| AIM |
Reproduce word for word the lines of the material from the one containing "How far is the" through the last line, including both.

| DATA PROVIDED |
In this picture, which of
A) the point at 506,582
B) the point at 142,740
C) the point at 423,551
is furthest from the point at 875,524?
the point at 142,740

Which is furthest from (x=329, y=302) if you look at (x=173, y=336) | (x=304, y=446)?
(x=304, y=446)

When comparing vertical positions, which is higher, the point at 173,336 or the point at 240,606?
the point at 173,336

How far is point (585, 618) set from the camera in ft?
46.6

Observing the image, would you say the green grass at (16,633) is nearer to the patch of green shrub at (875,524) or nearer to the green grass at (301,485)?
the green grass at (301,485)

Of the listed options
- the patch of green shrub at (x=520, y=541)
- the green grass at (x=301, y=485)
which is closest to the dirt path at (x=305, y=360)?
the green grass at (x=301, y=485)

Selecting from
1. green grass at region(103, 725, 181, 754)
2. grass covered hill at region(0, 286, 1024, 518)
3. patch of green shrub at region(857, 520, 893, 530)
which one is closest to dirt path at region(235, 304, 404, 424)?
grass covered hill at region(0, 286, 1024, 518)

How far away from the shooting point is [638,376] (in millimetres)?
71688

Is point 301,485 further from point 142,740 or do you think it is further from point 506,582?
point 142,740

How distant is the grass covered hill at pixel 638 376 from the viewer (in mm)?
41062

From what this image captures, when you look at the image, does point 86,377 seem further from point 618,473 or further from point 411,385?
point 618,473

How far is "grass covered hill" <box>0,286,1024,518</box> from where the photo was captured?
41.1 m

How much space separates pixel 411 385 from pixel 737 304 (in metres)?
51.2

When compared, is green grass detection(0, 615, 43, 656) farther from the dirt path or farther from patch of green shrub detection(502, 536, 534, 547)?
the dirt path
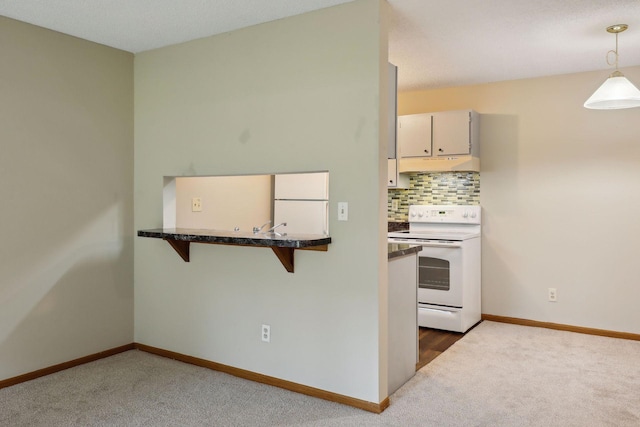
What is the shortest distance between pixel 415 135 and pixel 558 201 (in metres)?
1.47

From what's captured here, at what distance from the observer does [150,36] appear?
345 centimetres

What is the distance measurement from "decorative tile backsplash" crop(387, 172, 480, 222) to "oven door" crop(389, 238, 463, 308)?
69cm

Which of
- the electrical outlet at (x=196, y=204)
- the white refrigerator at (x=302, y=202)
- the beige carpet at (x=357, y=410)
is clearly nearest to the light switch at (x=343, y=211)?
the beige carpet at (x=357, y=410)

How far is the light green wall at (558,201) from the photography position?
4309 millimetres

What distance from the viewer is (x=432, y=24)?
3197mm

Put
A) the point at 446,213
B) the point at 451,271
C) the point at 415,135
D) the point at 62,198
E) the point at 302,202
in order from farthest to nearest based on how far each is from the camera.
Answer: the point at 446,213 < the point at 415,135 < the point at 302,202 < the point at 451,271 < the point at 62,198

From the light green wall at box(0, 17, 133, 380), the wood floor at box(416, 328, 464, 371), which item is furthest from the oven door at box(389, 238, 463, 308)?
the light green wall at box(0, 17, 133, 380)

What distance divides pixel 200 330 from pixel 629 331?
364 centimetres

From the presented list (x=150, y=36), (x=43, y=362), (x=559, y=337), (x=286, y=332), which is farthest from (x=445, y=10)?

| FINISHED EXERCISE |
How far is the light green wall at (558,201) from the photography position?
4309 millimetres

What distance from the viewer is (x=432, y=24)?
3197mm

Put
A) the point at 446,213
B) the point at 451,271
C) the point at 415,135
D) the point at 62,198
E) the point at 302,202
in order from farthest to nearest based on how far each is from the camera.
Answer: the point at 446,213 < the point at 415,135 < the point at 302,202 < the point at 451,271 < the point at 62,198

From the light green wall at box(0, 17, 133, 380), the wood floor at box(416, 328, 464, 371), which item is furthest from the oven door at box(389, 238, 463, 308)?
the light green wall at box(0, 17, 133, 380)

What distance divides pixel 200 330 from pixel 629 331?
364 centimetres

From the presented list (x=150, y=36), (x=43, y=362), (x=559, y=337), (x=286, y=332), which is farthest from (x=445, y=10)?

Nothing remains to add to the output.